Pero quizá entre todos ellos y otros que podrían mencionarse en todo el proceso renovador de la teología moral, entre los de lengua española, destaca el redentorista Marciano Vidal, que durante muchos años ha sido profesor en la Facultad de Teología de la Universidad Pontificia Comillas de Madrid y que tiene en su haber una enorme cantidad de publicaciones sobre prácticamente todas las cuestiones de la teología moral. Sin duda alguna su obra de referencia ha sido el manual en cuatro extensos volúmenes con el título Moral de actitudes157

, y que ha sido traducido al italiano y al portugués brasileño y que además ha tenido hasta ocho ediciones convirtiéndose durante muchos años en la obra utilizada para la formación de cientos de estudiantes de teología moral, especialmente en España y América latina. Sin entrar en los contenidos concretos que de hecho han sido objeto de fervientes discusiones, aquí nos interesa señalar algunos elementos que hicieron de esta obra un referente en el proceso renovador de la teología moral cristiana. El primero de ellos es que se trata de un manual completo. El segundo es la división interna de la obra en las tres partes en las cuales se ha estandarizado la teología moral en los centros de formación, aunque no se pueda decir que sea algo del todo original porque ya estaba anticipada con más o menos claridad en manuales anteriores: moral fundamental, moral personal (sexualidad y bioética) y moral social. Y el tercero, de no menor relevancia, es el título, dado que refleja de alguna manera una concepción de la teología moral que deja de centrarse en normas, leyes y obligaciones y pasa a tener como referencias la autonomía, la actitud, la conciencia personal o la opción fundamental. Como complemento de esta obra Marciano Vidal publicaría también en el año 2000 la Nueva moral fundamental, en la cual ha pretendido reforzar el fundamento teológico de la ética cristiana y abrirla a la espiritualidad. Por último, en lo que respecta a la historia de la teología moral es digno de mención el trabajo que viene realizando durante estos últimos años con el objetivo de elaborar una historia completa de la teología moral en la que no falten las referencias artísticas, literarias o espirituales, y de la cual lleva ya publicados varios volúmenes con el título general de Historia de la teología

moral y que seguramente se convertirá en un referente por su carácter tan completo, algo

que hasta el momento presente no existe en ningún otro idioma.

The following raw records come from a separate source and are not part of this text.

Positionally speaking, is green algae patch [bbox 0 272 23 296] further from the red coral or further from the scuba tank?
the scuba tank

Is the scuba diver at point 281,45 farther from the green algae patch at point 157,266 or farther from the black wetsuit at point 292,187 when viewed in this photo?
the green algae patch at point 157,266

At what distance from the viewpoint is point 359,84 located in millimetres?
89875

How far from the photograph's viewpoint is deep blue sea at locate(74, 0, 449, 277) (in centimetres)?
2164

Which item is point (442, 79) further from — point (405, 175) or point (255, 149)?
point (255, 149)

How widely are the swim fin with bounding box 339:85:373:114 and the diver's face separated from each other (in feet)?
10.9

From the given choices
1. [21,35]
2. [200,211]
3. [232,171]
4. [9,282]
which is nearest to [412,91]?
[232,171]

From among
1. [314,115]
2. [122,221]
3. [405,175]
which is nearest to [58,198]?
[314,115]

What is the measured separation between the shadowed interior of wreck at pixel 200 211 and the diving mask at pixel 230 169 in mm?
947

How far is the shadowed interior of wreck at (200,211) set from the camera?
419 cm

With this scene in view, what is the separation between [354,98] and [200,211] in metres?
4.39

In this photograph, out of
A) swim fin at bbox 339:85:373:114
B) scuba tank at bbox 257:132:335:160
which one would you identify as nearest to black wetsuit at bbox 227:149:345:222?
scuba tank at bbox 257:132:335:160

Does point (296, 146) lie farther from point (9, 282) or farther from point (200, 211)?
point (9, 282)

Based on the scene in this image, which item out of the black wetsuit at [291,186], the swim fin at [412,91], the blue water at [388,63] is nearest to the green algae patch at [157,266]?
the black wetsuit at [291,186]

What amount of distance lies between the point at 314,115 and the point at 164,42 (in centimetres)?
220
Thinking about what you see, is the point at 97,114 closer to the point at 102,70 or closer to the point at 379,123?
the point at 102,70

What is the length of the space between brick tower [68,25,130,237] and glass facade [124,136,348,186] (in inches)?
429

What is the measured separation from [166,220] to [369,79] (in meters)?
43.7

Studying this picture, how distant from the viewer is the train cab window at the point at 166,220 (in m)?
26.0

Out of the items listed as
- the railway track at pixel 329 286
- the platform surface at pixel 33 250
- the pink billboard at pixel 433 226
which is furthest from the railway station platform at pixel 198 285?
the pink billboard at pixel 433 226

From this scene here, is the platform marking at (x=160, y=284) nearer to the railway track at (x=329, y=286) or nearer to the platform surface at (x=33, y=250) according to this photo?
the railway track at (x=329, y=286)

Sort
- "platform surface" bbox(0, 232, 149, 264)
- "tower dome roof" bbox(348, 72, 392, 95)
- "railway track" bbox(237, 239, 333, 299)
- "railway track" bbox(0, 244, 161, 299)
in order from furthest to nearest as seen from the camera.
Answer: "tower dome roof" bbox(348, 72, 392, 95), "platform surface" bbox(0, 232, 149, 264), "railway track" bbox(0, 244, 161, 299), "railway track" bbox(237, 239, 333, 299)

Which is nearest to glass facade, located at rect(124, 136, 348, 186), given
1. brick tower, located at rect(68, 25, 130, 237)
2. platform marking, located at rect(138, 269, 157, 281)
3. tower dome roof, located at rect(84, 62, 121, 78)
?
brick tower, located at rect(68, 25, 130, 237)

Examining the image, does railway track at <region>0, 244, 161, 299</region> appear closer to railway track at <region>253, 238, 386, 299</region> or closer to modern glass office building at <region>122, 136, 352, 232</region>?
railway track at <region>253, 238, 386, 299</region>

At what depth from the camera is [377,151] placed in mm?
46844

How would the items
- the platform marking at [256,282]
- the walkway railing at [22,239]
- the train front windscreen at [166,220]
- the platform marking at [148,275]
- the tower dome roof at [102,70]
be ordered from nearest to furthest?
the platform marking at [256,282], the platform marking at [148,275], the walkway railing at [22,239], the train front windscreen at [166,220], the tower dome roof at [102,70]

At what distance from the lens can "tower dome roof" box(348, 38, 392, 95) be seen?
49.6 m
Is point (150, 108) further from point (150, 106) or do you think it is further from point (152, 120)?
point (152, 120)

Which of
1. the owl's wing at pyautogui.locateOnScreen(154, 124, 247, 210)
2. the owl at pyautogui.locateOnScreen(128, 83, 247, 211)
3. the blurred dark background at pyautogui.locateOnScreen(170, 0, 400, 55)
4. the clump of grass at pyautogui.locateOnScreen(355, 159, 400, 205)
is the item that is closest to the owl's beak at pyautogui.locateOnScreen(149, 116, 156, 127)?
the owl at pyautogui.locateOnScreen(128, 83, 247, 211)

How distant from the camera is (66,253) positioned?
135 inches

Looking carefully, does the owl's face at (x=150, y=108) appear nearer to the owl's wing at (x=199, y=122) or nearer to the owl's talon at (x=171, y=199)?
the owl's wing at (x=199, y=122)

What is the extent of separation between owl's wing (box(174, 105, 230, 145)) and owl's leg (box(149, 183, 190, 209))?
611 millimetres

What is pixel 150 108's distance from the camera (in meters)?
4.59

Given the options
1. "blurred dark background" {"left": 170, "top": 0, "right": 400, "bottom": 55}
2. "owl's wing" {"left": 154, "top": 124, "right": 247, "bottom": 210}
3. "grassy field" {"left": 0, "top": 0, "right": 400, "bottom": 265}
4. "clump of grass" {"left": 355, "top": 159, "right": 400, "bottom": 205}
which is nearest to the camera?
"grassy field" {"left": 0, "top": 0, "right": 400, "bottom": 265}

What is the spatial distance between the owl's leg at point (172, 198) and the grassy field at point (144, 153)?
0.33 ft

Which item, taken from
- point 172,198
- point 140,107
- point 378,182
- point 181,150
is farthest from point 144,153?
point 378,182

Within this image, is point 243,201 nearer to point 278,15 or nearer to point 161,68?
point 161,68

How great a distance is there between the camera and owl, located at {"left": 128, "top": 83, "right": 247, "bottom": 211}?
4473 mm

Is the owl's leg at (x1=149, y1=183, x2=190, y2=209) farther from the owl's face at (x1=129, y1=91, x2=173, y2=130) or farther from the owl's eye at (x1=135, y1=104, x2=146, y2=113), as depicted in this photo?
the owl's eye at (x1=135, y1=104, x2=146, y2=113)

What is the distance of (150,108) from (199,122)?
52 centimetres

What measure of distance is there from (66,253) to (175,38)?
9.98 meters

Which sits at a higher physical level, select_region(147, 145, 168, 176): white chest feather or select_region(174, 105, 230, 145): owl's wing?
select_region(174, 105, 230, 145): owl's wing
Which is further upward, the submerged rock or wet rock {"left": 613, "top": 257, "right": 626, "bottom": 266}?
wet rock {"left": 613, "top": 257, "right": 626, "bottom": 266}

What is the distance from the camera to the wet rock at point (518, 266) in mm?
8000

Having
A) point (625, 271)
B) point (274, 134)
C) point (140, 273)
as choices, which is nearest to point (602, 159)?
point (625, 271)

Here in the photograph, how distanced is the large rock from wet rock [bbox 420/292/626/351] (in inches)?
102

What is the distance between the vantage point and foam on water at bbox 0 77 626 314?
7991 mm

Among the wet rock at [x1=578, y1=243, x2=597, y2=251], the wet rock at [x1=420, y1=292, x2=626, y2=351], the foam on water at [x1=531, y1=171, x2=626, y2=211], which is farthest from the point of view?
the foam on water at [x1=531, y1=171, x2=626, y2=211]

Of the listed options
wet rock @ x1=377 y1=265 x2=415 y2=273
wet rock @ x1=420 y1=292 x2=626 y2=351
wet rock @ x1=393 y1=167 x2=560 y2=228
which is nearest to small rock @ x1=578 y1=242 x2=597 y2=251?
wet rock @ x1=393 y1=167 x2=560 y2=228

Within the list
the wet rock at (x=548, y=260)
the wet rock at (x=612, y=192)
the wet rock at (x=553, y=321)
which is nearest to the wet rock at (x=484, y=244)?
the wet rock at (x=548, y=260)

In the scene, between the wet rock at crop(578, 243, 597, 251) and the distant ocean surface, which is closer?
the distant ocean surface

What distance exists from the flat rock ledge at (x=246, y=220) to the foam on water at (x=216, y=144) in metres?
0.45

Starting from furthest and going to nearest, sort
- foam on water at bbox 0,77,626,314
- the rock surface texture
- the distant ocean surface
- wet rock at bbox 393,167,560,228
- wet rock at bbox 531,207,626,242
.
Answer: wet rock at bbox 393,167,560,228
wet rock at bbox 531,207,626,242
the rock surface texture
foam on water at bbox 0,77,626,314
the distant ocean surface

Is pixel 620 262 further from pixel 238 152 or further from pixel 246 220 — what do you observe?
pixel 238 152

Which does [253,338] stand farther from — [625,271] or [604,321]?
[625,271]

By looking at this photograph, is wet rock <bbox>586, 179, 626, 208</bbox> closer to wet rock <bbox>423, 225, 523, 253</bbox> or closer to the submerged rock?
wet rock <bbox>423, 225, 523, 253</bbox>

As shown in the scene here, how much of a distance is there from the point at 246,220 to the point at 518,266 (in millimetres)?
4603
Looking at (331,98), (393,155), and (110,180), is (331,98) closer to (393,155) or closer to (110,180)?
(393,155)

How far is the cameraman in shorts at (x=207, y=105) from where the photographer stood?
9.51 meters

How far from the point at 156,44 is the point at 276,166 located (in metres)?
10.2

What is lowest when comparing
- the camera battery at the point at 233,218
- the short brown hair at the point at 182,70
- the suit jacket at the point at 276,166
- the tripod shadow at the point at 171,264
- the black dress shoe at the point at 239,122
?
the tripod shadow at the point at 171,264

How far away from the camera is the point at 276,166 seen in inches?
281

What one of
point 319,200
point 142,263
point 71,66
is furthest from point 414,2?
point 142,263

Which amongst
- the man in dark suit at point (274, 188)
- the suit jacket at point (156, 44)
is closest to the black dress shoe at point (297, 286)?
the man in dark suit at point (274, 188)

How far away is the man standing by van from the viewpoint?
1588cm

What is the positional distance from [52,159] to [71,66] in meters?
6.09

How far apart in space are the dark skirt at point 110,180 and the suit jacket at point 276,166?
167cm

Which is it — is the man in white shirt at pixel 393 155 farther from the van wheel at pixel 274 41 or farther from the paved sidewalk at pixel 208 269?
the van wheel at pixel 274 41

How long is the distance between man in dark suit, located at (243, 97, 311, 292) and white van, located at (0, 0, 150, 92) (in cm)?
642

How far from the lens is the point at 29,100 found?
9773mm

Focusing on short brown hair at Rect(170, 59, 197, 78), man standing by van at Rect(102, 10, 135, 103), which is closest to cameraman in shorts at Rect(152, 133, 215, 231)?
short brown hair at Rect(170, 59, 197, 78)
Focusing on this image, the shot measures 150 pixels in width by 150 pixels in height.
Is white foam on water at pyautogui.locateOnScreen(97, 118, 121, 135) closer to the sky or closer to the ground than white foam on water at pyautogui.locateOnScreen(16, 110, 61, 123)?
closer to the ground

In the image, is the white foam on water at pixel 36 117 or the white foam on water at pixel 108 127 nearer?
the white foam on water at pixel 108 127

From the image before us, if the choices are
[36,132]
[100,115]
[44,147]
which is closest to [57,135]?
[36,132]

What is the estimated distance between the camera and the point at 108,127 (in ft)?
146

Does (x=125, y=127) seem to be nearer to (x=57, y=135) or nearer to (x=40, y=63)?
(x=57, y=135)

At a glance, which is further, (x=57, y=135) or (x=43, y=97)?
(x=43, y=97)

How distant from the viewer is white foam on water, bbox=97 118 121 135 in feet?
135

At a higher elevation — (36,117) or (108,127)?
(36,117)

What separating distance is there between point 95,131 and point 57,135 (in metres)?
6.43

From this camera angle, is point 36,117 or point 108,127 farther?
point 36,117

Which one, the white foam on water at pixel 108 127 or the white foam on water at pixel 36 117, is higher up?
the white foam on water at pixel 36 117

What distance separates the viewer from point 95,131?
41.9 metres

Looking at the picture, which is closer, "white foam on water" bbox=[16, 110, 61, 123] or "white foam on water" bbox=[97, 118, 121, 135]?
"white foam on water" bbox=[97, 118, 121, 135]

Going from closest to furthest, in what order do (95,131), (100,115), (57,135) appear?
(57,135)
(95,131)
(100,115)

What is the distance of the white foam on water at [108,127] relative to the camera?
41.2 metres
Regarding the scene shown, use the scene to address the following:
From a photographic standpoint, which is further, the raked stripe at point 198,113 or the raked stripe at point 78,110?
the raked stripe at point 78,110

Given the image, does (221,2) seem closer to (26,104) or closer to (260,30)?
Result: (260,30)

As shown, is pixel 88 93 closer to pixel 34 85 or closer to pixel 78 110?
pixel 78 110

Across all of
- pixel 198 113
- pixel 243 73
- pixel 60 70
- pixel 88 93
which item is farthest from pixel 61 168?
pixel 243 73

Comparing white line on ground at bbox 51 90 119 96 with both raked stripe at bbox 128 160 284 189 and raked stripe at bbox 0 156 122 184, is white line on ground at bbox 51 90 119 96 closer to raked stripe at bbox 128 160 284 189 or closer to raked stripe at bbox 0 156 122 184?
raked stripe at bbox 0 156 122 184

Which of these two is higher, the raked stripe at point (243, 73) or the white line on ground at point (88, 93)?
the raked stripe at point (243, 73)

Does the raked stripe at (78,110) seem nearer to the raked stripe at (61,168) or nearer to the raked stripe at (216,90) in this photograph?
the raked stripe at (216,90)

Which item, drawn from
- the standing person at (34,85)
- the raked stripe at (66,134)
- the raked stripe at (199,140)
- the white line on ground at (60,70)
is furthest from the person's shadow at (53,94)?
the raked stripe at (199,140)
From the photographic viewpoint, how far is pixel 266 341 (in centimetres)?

Con todo, no se puede decir que todo este recorrido desde el CVII haya sido uniforme ni fácil, tal y como se puede ver en las discrepancias entre muchos de los autores mencionados en temas concretos como la autonomía moral, el papel de la

conciencia y de la autoridad, la especificidad de la moral cristiana, o la relación entre libertad y verdad, que es el problema de fondo de muchas de las discusiones generadas en todo este tiempo, a pesar de que en todas las concepciones la teología moral pretende tener un carácter cristocéntrico y en donde las virtudes han ido adquiriendo una relevancia cada vez mayor158

. Pero además es obvio que si la concepción global de la identidad de la moral cristiana es diferente en cada uno de los autores, esto se vislumbra con total claridad en el tratamiento de problemas concretos, especialmente en el ámbito de la sexualidad y de la bioética, lo que no ha dejado de generar controversias teológicas en las décadas posteriores al Concilio.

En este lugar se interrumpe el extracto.